« Mon frère et ses trois enfants étaient dans la dernière pirogue. Les vagues les ont engloutis en quelques secondes », sanglote Joséphine, rencontrée au port de Bikoro. Son témoignage résume l’horreur qui a frappé le lac Tumba le 11 juin dernier, lorsque des intempéries violentes ont provoqué le naufrage de trois embarcations surchargées. À ce jour, le bilan officiel communiqué par le ministère de l’Intérieur fait froid dans le dos : 48 corps repêchés et inhumés dans la douleur, 46 survivants secourus in extremis, et 107 âmes encore portées disparues dans ces eaux troubles de la province de l’Équateur.
Comment une telle tragédie a-t-elle pu se produire dans cette région pourtant habituée aux caprices du lac ? Les premières investigations pointent des conditions météorologiques extrêmes – des vents violents et des vagues hautes de plusieurs mètres – qui ont pris par surprise les piroguiers. Mais au-delà de la fatalité climatique, des questions cruciales persistent : pourquoi ces barques motorisées naviguaient-elles sans équipement de sécurité minimal ? La surcharge des embarcations, pratique courante dans cette zone enclavée où le lac Tumba sert d’unique voie de transit, n’a-t-elle pas joué un rôle déterminant dans cette catastrophe de l’Équateur en RDC ?
Face à l’ampleur du désastre, le vice-Premier ministre Jacquemain Shabani a annoncé dimanche 15 juin le déploiement immédiat d’une mission interministérielle à Bikoro. Objectif affiché : coordonner les secours, évaluer les besoins humanitaires urgents et établir un état des lieux précis de cette inondation meurtrière dans la province de l’Équateur. Sur place, les communautés riveraines, déjà éprouvées par des inondations récurrentes, vivent un cauchemar éveillé. « Nous fouillons les berges chaque matin avec l’espoir de retrouver des survivants », confie un pêcheur local, les traits tirés par des nuits blanches de recherche.

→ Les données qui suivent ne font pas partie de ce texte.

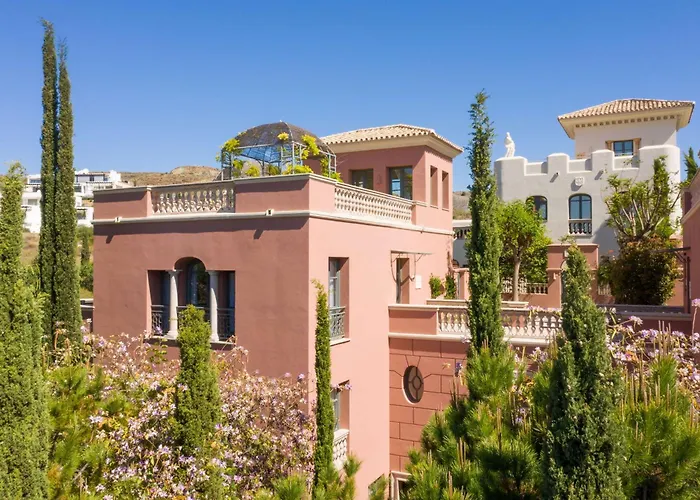 Anantara & Marbella Benahavis * 에스테포나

Le gouvernement promet désormais de « renforcer les mécanismes de prévention des catastrophes » et d’« améliorer la résilience des populations vulnérables ». Des engagements qui sonnent creux pour beaucoup d’habitants de Bikoro, qui dénoncent l’absence chronique de systèmes d’alerte météo et le manque de contrôles sur la navigation. Cette catastrophe du lac Tumba n’est-elle pas le symptôme d’un abandon plus large des zones rurales congolaises, laissées sans protection face aux dérèglements climatiques ?
Alors que la mission interministérielle s’apprête à dresser le bilan définitif de ce naufrage, les familles des disparus tentent désespérément de collecter des fonds pour financer des recherches privées. Dans l’ombre de cette tragédie, c’est toute la vulnérabilité des transports lacustres en RDC qui est mise en lumière. Combien de drames évitables faudra-t-il encore pour que des mesures concrètes – bateaux sécurisés, gilets de sauvetage, surveillance météorologique – soient enfin déployées sur le lac Tumba et ailleurs ? La réponse des autorités déterminera si les leçons de Bikoro auront servi à prévenir de futures hécatombes.